Güzel bir Nisan gününde sizlerle beraberliğimin mutluluğunu yaşayarak yazmaya başlıyorum. Kurumları ayakta tutan ve itibar grafiklerini üst sıralara taşıyan unsur “Kurumsal saygı ve disiplindir” Ülkemizin ve demokrasinin önemli kurumlarından biri de siyasi partilerdir. Mensup olduğu kuruma saygı duymak ve o kurumun iç dinamiklerini belirgin kurallara göre kullanmak her kurum üyesinin mutlaka uyması gereken bir kuraldır.

DP/UG’de kim ne derse desin bu ülkenin önemli ve saygın bir kurumudur ve şu anda yürütmenin ortaklarından birisidir. Siyasi partilerde her karar parti yetkili organlarında onaylanıp uygulamaya konur. Yetkili organlarda her kararın oybirliği ile alınma zorunluluğu yoktur. Ancak onaylanan her karara herkesin eksiksiz uyması zorunludur.

Belirtilen bu kurala uymayan kişi ve kişilere nazik bir şekilde kapı gösterilir. Bu dünyanın her yerinde yaşanan standart bir uygulamadır.

DP/UG Lefkoşa milletvekili Zorlu Töre geçtiğimiz günlerde sosyal medya da büyük bir hata yapmıştır. Partisinin İskele Belediye Başkan adayı olan Hüseyin Avkıran Alanlı’nın adaylığına sosyal medya üzerinden itiraz etmiştir.
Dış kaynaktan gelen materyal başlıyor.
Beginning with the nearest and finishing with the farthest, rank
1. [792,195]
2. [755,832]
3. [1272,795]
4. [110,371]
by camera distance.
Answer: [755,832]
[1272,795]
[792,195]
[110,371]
Üstüne üstlük Alanlı’nın seçimi kaybetmesi için elinden geleni yapacağını açık bir şekilde ifade ederek, mensup olduğu partiye meydan okumuştur. Bu davranışı ile Zorlu’nun nereye varmak istediğini anlamak pek kolay değil!!

Akla ilk gelen Zorlu ile DP/UG yönetimi arasında belirgin bir sorunun olduğu ve bunun buz dağının su üzerinde ki görüntüsü olduğudur. Yani Zorlu bizce siyasi bir manevra uygulayıp kendi kendini ihraç ettirmenin hesaplarını yapmaktadır. Yalnız unutulmamalı ki genelde yanlış hesap her zaman Bağdat’dan dönmüştür.

Sonuç itibarı ile Alanlı’nın adaylığını kimi partililerin uygun görmemesi çok normal bir durumdur. Ama bunun hesabını sosyal medya üzerinden sormak ve hamasi söylemler içerisine girmek hoş ve güzel bir durum değildir.

Zorlu’nun zorunun ne olduğunu bilen varsa bize de anlatsın.

Sizi bu gün zorla öperek huzurlarınızdan ayrılıyorum.